Storing Vectors with pgvector (Supabase)
Here is a complete example of creating a vector table and storing embeddings in Supabase with pgvector — the same stack used in production by Like One:
-- Enable the pgvector extension (one-time setup)
CREATE EXTENSION IF NOT EXISTS vector;
-- Create a table to store document chunks with embeddings
CREATE TABLE documents (
id BIGSERIAL PRIMARY KEY,
content TEXT NOT NULL,
embedding VECTOR(1536), -- matches OpenAI small dimensions
metadata JSONB DEFAULT '{}',
created_at TIMESTAMPTZ DEFAULT NOW()
);
-- Create an HNSW index for fast similarity search
CREATE INDEX ON documents
USING hnsw (embedding vector_cosine_ops)
WITH (m = 16, ef_construction = 64);
-- Search: find the 5 most similar documents to a query vector
SELECT id, content, 1 - (embedding <=> '[0.023, -0.041, ...]') AS similarity
FROM documents
ORDER BY embedding <=> '[0.023, -0.041, ...]'
LIMIT 5;
The <=> operator is pgvector's cosine distance operator. Lower distance = higher similarity. We subtract from 1 to convert distance to a similarity score (0 to 1).

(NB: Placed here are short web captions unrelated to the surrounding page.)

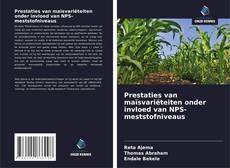 Couverture de Prestaties van maïsvariëteiten onder invloed van NPS-meststofniveaus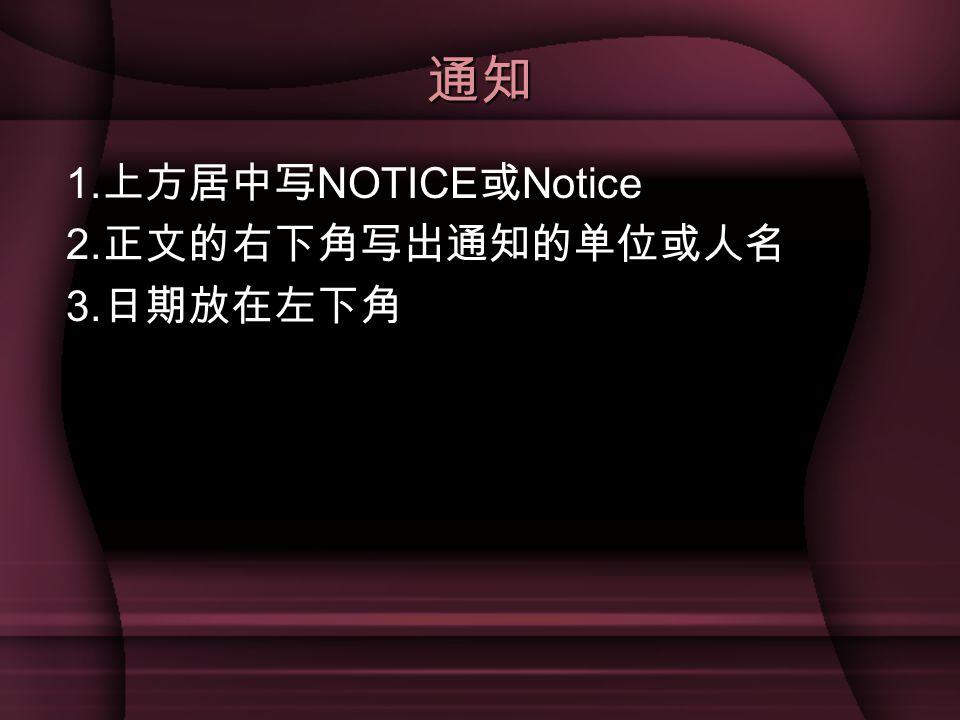 通知 1. 上方居中写 NOTICE 或 Notice 2. 正文的右下角写出通知的单位或人名 3. 日期放在左下角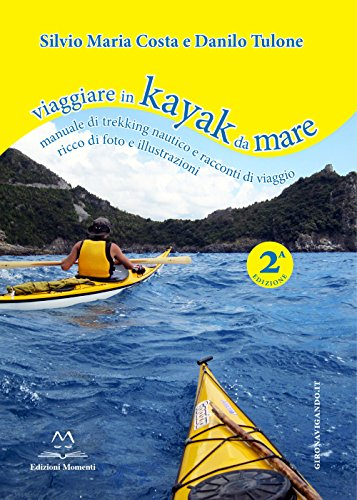 Viaggiare in kayak da mare. Manuale di trekking...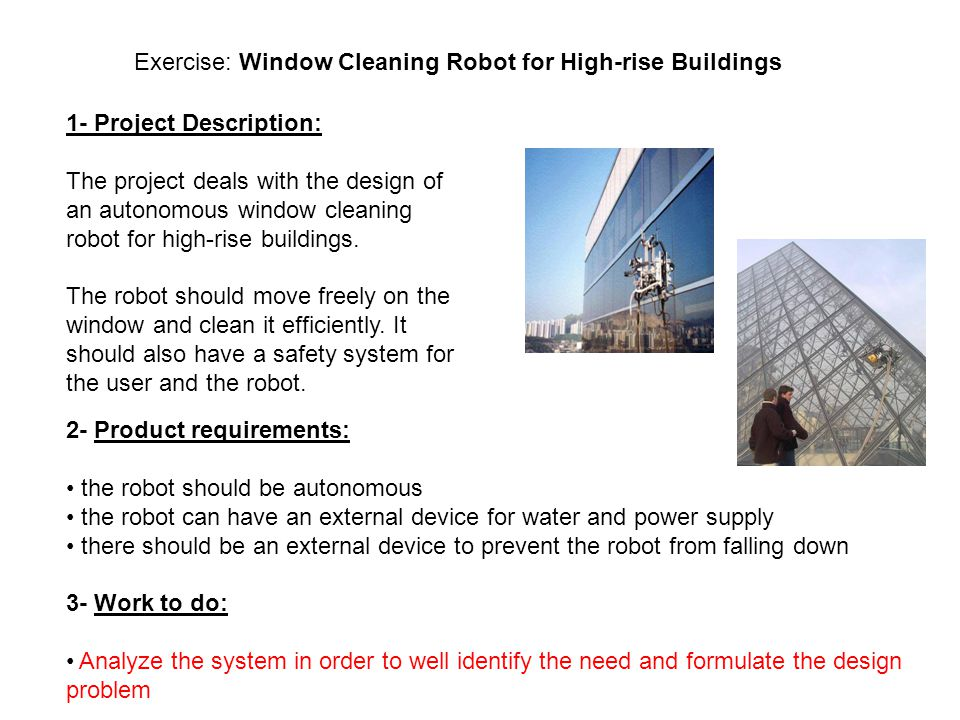 Exercise: Window Cleaning Robot for High-rise Buildings 1- Project Description: The project deals with the design of an autonomous window cleaning robot for high-rise buildings.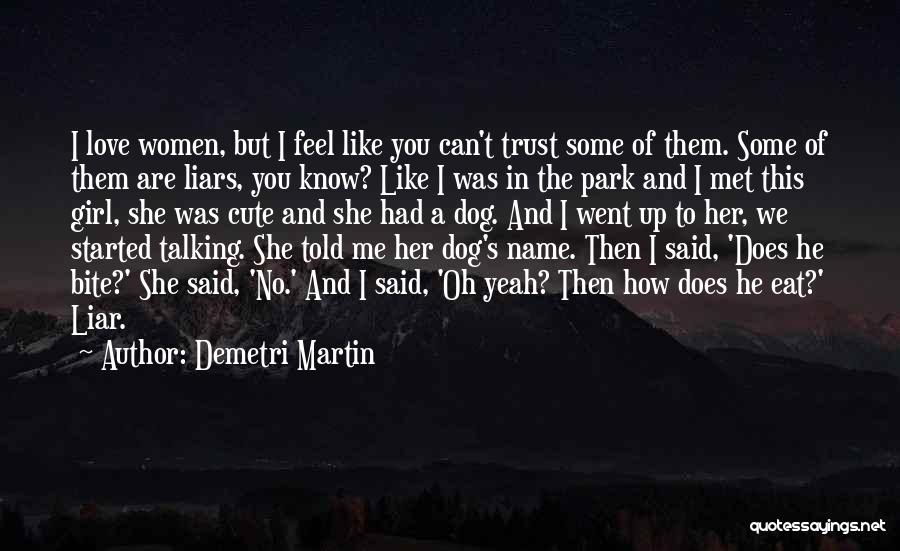 She The Girl Quotes By Demetri Martin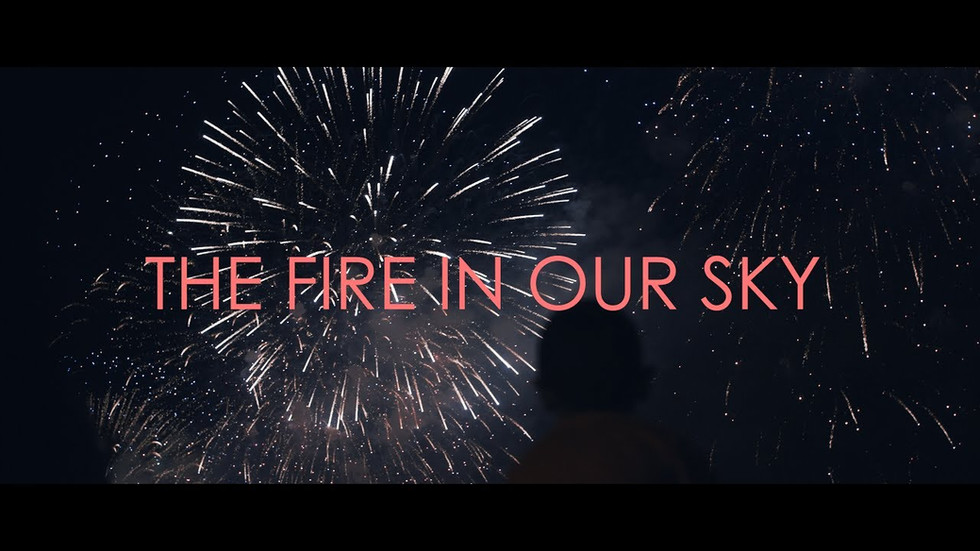 The Fire In Our Sky   GH5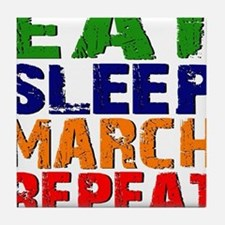 Eat Sleep March Repeat Tile Coaster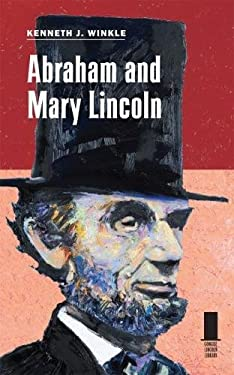 Abraham and Mary Lincoln 9780809330492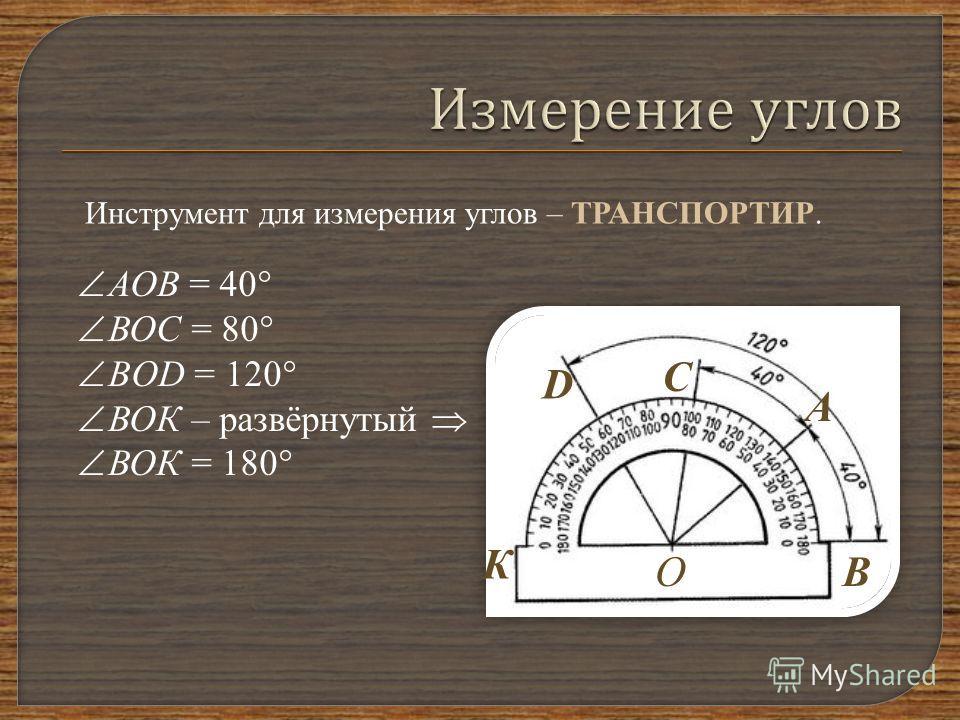 Инструмент для измерения углов – ТРАНСПОРТИР. С ОВ А D К А ОВ = 40 В ОС = 80 B OD = 120 В ОК – развёрнутый В ОК = 180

Storing Vectors with Chroma (Python)
For quick prototyping, Chroma runs entirely in Python with no database setup:
import chromadb
from openai import OpenAI
client = OpenAI()
chroma = chromadb.Client()
collection = chroma.create_collection("my-docs")
# Documents to index
docs = [
"Our refund policy allows returns within 30 days.",
"Shipping delays should be escalated to the logistics team.",
"Premium support includes 24/7 live chat.",
]
# Embed and store
for i, doc in enumerate(docs):
embedding = client.embeddings.create(
input=doc, model="text-embedding-3-small"
).data[0].embedding
collection.add(
ids=[f"doc-{i}"],
embeddings=[embedding],
documents=[doc]
)
# Search for similar documents
query_vec = client.embeddings.create(
input="How do I get a refund?",
model="text-embedding-3-small"
).data[0].embedding
results = collection.query(query_embeddings=[query_vec], n_results=2)
print(results["documents"])
# [["Our refund policy allows returns within 30 days."]]
Notice: "How do I get a refund?" matches "Our refund policy allows returns within 30 days" — even though the query uses different words. This is the power of semantic search.
Metadata Filtering
Real RAG systems do not just search by meaning — they also filter by metadata. A legal RAG system might search for semantically similar clauses but only in contracts from 2024. A support system might find relevant answers but only for the customer's product tier.
All major vector databases support metadata filtering alongside vector search. This combination — semantic similarity + structured filters — is what makes vector databases production-ready. Without filtering, every search would return results from the entire corpus, which is rarely what you want.
Choosing Your Vector Database
The right choice depends on your existing stack, scale, and operational appetite. Here are the three most common production paths:
Best for: Teams already on Postgres/Supabase. Zero new infrastructure. Combine vector search with SQL joins, transactions, and row-level security in one database.
Tradeoff: Slower than purpose-built solutions above ~10M vectors. HNSW index tuning requires Postgres expertise.
Best for: Teams that want zero ops. Fully managed, serverless, auto-scaling. Push vectors in, query out. Native sparse-dense hybrid search support.
Tradeoff: Vendor lock-in. No self-hosting option. Costs scale with usage — can get expensive at high query volumes.
Best for: High-performance production workloads. Rust-based, excellent filtering, payload indexing. Self-host or use their cloud. Open-source with a strong community.
Tradeoff: Requires running a separate service. More operational overhead than Pinecone or pgvector-in-Supabase.